One issue that arises in the operation of image sensors is the need to perform lens shading correction. An image sensor typically has a two-dimensional array of photo-sensitive pixels. An optical assembly may include a lens and a micro-lens array to focus light onto individual pixels. However, various imperfections in the optical assembly create a shading effect. One common shading effect is that that the image is brighter in the center and decreases in brightness at the edges of the pixel array. More generally there will be a two-dimensional variation in shading across the array of pixels caused by the optical elements in the optical assembly and the difficulties in uniformly projecting an image across the field of view of the image sensor. Additionally, in the most general case shading effects may be asymmetric.

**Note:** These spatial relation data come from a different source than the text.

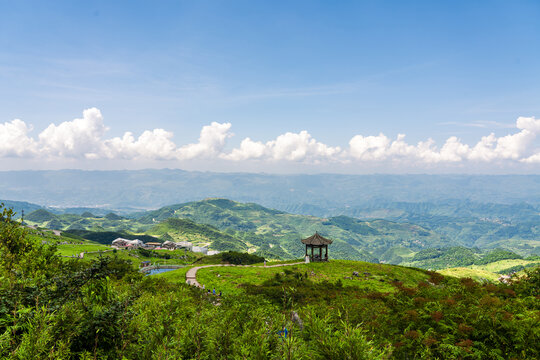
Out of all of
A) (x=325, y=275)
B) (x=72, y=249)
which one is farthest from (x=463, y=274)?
(x=72, y=249)

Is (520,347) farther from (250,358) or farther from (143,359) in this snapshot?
(143,359)

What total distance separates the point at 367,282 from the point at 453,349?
37343 mm

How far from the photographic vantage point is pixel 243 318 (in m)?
14.9

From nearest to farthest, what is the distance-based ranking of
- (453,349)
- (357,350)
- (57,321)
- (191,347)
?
(357,350)
(57,321)
(191,347)
(453,349)

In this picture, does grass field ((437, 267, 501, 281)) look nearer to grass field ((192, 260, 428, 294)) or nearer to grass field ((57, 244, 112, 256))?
grass field ((192, 260, 428, 294))

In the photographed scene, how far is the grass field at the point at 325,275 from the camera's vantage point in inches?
1863

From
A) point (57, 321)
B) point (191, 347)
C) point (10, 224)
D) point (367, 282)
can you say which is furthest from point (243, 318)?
point (367, 282)

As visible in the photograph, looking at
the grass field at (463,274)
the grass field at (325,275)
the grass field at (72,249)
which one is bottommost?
the grass field at (72,249)

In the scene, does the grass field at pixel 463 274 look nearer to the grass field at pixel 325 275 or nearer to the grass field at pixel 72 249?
the grass field at pixel 325 275

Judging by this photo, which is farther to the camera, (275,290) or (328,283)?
(328,283)

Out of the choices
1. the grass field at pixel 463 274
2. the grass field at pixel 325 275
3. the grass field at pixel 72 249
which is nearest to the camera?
the grass field at pixel 325 275

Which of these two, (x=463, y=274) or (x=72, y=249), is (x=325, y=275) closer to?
(x=463, y=274)

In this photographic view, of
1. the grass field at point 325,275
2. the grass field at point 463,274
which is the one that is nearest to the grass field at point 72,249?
the grass field at point 325,275

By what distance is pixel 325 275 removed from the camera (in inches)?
2057
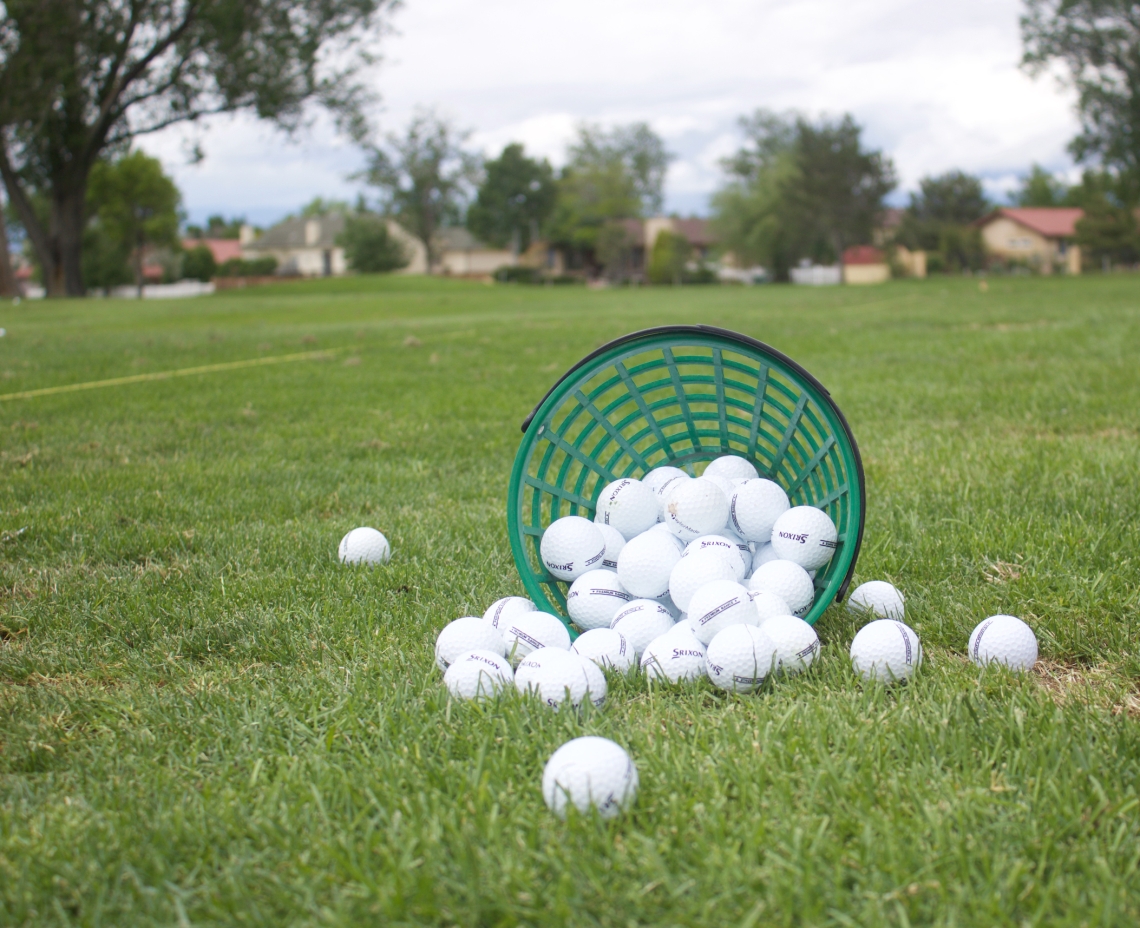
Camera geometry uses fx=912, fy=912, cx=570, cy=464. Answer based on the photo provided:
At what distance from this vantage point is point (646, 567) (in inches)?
114

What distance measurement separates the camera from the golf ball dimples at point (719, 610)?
252cm

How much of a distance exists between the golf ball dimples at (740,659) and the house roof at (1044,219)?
76850 mm

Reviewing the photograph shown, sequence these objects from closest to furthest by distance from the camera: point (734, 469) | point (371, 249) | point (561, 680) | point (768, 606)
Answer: point (561, 680)
point (768, 606)
point (734, 469)
point (371, 249)

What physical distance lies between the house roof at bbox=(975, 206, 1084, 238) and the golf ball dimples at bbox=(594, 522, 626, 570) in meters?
76.2

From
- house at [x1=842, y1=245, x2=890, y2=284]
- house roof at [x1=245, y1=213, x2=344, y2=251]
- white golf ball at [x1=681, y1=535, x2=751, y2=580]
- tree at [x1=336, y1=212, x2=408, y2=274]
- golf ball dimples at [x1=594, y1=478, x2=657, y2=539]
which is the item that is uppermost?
house roof at [x1=245, y1=213, x2=344, y2=251]

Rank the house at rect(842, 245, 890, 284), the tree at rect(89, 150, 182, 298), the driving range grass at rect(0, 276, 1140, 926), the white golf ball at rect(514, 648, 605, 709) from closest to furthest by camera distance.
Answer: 1. the driving range grass at rect(0, 276, 1140, 926)
2. the white golf ball at rect(514, 648, 605, 709)
3. the tree at rect(89, 150, 182, 298)
4. the house at rect(842, 245, 890, 284)

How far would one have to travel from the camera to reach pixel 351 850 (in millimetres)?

For example, one edge may be shaded more than another if there is imperfect optical alignment and/or optical imperfections in optical components.
Uncorrected shading effects can result in undesirable variations in intensity across an image that may be discernable to an end user. Lens shading correction algorithms are used to correct for shading in an image sensor. Empirical data is used to determine coefficients of a gain correction function that is used to adjust the gain of individual pixels to compensate for the lens shading. Two common conventional solutions to correct lens shading in image sensor chips include the symmetric method and the two direction multiplication method. Both of these conventional solutions have significant drawbacks.

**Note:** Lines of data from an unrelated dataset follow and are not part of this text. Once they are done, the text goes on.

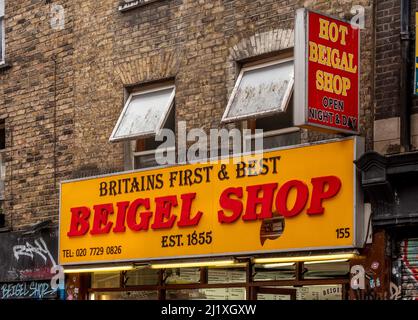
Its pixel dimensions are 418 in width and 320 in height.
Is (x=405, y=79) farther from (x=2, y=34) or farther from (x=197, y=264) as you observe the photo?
(x=2, y=34)

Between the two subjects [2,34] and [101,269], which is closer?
[101,269]

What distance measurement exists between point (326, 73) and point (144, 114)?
407 centimetres

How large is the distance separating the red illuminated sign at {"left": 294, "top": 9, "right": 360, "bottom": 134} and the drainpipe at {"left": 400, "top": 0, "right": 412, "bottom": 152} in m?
0.56

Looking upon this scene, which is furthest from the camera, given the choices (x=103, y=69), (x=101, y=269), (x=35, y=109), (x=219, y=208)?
(x=35, y=109)

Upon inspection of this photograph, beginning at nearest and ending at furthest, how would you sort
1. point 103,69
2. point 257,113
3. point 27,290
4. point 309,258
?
point 309,258, point 257,113, point 103,69, point 27,290

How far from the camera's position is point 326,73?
11.2m

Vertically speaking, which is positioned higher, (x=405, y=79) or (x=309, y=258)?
(x=405, y=79)

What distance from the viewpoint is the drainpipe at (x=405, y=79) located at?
441 inches

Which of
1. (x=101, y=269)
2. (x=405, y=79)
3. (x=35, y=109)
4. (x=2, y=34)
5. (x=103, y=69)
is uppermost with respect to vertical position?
(x=2, y=34)

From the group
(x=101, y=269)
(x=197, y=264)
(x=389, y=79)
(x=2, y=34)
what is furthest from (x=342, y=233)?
(x=2, y=34)

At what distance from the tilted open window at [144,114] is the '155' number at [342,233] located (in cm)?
356

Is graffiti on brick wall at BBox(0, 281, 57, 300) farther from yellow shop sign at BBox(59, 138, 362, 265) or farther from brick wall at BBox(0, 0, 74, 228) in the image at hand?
brick wall at BBox(0, 0, 74, 228)

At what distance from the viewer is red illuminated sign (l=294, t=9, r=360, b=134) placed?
36.2 ft

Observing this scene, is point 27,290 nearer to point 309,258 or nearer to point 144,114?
point 144,114
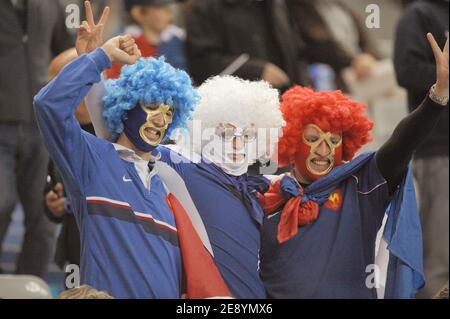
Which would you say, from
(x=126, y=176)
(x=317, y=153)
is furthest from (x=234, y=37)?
(x=126, y=176)

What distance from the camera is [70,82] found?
5344 mm

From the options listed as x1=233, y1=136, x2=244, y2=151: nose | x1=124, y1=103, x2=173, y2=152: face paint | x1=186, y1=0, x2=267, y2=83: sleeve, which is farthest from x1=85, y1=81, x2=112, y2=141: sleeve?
x1=186, y1=0, x2=267, y2=83: sleeve

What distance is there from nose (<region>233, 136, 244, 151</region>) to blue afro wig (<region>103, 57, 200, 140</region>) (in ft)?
0.83

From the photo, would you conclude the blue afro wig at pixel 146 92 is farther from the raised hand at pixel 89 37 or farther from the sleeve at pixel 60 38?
the sleeve at pixel 60 38

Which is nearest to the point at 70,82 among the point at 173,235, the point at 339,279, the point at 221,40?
the point at 173,235

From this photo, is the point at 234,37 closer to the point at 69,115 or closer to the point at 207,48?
the point at 207,48

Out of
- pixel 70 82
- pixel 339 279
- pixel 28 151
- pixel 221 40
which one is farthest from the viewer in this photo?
pixel 221 40

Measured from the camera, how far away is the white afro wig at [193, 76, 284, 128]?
19.5 ft

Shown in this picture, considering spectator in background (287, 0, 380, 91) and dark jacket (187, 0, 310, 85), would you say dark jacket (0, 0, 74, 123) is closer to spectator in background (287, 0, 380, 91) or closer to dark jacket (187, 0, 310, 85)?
dark jacket (187, 0, 310, 85)

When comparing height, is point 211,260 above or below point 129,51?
below

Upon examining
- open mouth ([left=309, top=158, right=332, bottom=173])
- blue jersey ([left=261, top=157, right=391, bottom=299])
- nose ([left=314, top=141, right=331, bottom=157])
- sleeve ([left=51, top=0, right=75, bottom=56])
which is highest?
sleeve ([left=51, top=0, right=75, bottom=56])

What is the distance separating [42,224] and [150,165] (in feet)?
4.92

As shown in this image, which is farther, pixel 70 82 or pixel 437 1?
pixel 437 1

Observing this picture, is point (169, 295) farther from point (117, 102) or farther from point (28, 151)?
point (28, 151)
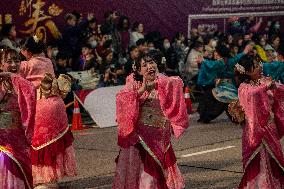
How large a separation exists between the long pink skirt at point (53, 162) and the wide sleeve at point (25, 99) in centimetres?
191

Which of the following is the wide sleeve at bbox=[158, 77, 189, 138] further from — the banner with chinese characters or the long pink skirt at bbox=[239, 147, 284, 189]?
the banner with chinese characters

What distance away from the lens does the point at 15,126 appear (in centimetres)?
691

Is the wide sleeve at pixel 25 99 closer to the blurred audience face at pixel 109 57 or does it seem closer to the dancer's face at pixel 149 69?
the dancer's face at pixel 149 69

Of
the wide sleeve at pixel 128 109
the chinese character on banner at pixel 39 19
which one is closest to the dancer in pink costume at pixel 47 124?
the wide sleeve at pixel 128 109

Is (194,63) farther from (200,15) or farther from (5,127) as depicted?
(5,127)

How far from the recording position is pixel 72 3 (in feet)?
56.8

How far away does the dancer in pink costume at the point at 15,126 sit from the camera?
6797mm

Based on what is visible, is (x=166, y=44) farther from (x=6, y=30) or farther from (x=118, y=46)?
(x=6, y=30)

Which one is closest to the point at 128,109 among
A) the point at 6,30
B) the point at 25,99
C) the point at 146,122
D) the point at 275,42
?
the point at 146,122

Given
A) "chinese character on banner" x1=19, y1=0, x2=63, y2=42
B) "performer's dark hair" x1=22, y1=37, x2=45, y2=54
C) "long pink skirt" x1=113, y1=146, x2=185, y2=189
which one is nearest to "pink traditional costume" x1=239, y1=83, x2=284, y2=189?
"long pink skirt" x1=113, y1=146, x2=185, y2=189

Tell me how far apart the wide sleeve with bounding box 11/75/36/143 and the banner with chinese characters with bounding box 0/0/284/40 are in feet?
30.3

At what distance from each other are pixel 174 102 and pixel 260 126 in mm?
859

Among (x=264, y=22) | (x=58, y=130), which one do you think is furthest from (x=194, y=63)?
(x=58, y=130)

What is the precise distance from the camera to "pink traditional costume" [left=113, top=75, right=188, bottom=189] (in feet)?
23.9
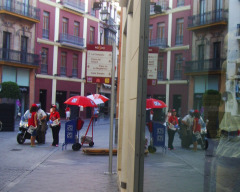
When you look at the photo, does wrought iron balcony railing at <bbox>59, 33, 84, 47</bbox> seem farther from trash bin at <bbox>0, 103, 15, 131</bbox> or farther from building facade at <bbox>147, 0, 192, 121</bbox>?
building facade at <bbox>147, 0, 192, 121</bbox>

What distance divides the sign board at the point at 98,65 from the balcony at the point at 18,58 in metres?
26.7

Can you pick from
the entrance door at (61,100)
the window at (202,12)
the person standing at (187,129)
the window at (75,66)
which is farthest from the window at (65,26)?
the window at (202,12)

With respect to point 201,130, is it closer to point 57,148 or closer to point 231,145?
point 231,145

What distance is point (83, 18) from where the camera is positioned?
44219 millimetres

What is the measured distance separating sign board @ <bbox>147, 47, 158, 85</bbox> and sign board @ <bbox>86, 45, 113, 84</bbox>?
6.29 m

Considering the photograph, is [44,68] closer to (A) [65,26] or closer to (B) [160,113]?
(A) [65,26]

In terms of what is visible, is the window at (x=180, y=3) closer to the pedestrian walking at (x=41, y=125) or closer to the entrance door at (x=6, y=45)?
the pedestrian walking at (x=41, y=125)

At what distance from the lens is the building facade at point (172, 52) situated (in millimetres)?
2137

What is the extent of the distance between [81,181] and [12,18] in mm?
30480

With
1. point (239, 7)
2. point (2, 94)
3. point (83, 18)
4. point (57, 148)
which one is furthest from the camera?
point (83, 18)

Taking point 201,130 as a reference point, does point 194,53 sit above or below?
above

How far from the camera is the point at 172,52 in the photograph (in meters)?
2.33

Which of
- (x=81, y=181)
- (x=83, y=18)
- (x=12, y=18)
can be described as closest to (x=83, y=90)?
(x=83, y=18)

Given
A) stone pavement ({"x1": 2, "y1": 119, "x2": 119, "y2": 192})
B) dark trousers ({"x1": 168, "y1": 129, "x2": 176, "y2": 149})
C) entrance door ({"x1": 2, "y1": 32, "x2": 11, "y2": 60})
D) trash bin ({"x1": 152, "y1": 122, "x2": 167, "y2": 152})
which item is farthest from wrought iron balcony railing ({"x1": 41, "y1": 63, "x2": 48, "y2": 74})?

The symmetric method presumes that lens shading is circularly symmetric. That is, the symmetric method presumes that shading depends only on a radial distance from an optical center point in the image sensor. Consequently, the symmetric method utilizes one quadratic polynomial in r, the radius, to compensate for the shading. The correction equation for the symmetric method is G=a*r*r+b*r+1, r=(x*x+y*y)^0.5, where r is the radius, a and b are correction factors, and the radius depends on x and y in accordance with a conventional conversion between Cartesian and circular coordinate systems. However, note that the symmetric method presumes that there is nearly perfect radial optical alignment of all optical components and that the optical components possess a nearly perfect radial symmetry. However, these fundamental assumptions underlying the symmetric method are not valid for many types of packaged image sensors unless special attention is taken in the design of the optical components. Studies by the inventors indicate that the symmetric method often generates poor correction results for a variety of packaged image sensors.
The two-direction multiplication method assumes that lens shading can be compensated by a 2-dimensional correction function F(x,y), having a profile in both the x and y directions that is a quadratic polynomial with coefficients independently programmable in each direction. The correction equation for the two direction multiplication method is G=F(x,y)=h(x)*v(y) where h(x) and v(y) are each piecewise quadratic polynomials and F(x,y) is the product of the two quadratic polynomials h(x) and v(y). However, a drawback of this approach is that it is difficult to accurately correct the entire image. In particular, investigations by the inventors indicate that a single quadratic polynomial that properly corrects the center of the image will often not adequately correct the corner regions of the image sensor.
Therefore in light of the above-described problems a new apparatus, system and method for lens shading image correction in image sensors is desired.